CP: So, you should be making the technology decision based on the “shelf-life” of the value of the technology. That idea marries back to best practices that Omniture advocates to retailers. It’s identifying where you are, figuring out what you want to achieve, then implementing the technology to achieve that, measuring the outcome and making iterative enhancements.
GG: The parallels in analytics are very present. In meaningful analytics you measure, adjust, change and measure again. It becomes a part of how you’re going to market in your core capability. And it’s the same with an RIA; if you’re going to market around an enhanced shopping experience to beat Wal-Mart or Amazon, you know you’re going to measure and you better be able to change. If you don’t, you’re stuck. That’s just no way to run a site.
CP: How do you see the relationship between Allurent and Omniture benefiting our mutual customers?
GG: It’s really important, because brand is all well and good, but financial results matter most and financial results measured via Omniture are incredibly valuable. The tool is concise, it gives you instant feedback, it helps build a business case and helps you understand where to improve. Also, Omniture ActionSource is a very flexible tool; we’ve found it very easy to incorporate into our technology so that the retailer can effectively measure every action of the user that they think could be interesting. You’re really getting a precise understanding of what customers are doing, how they’re doing it and how you may want to improve.
CP: What cool enhancements might we expect to see from Allurent in the upcoming quarters?

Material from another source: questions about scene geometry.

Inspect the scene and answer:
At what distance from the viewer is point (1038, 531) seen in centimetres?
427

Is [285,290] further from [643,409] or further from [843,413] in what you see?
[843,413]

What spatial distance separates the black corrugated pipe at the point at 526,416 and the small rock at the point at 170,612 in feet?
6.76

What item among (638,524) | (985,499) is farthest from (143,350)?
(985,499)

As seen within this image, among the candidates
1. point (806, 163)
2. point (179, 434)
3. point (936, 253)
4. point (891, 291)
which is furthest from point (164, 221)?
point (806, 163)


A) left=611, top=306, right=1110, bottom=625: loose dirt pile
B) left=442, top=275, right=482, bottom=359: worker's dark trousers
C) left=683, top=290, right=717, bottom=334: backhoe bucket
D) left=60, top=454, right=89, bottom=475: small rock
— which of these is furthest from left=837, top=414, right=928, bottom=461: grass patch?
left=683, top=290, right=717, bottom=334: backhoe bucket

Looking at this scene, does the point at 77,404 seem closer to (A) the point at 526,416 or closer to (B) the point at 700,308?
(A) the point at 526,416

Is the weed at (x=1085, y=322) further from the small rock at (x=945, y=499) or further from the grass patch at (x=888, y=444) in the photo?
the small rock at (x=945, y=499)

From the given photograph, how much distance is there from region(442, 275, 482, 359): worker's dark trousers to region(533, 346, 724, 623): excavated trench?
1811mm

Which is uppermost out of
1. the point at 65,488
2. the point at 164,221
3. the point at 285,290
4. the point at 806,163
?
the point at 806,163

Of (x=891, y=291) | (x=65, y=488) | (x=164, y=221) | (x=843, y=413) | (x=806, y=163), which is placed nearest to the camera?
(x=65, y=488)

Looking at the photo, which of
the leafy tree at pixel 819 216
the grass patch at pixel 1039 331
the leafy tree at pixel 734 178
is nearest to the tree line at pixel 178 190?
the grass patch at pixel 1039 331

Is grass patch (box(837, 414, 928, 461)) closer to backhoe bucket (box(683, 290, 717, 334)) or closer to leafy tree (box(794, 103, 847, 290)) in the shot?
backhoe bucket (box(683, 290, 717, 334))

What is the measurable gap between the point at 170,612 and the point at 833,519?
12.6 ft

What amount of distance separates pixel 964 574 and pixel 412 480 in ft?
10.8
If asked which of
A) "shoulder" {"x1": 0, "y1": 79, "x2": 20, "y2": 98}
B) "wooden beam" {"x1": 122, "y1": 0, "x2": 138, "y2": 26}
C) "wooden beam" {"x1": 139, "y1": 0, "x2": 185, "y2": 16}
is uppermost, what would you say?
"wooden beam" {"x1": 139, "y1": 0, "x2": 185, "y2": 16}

GG: Our focus is on the shopping path, and enhancing that experience. We’ve been building out more and more capabilities — we started with checkout, which is the natural ROI spot, and we have really broadened the approach to address all of the three areas we talked about earlier. Retailers have particular needs and one of these we’ve seen more and more is a desire for a signature shopping experience. It’s a signature shopping experience that draws people in, gets them comfortable with the technology and gets them comfortable with the purchase decisions they make. We’ll continue to see the bar rise around online shopping experiences from something that’s cool to the critical area that online retailers compete.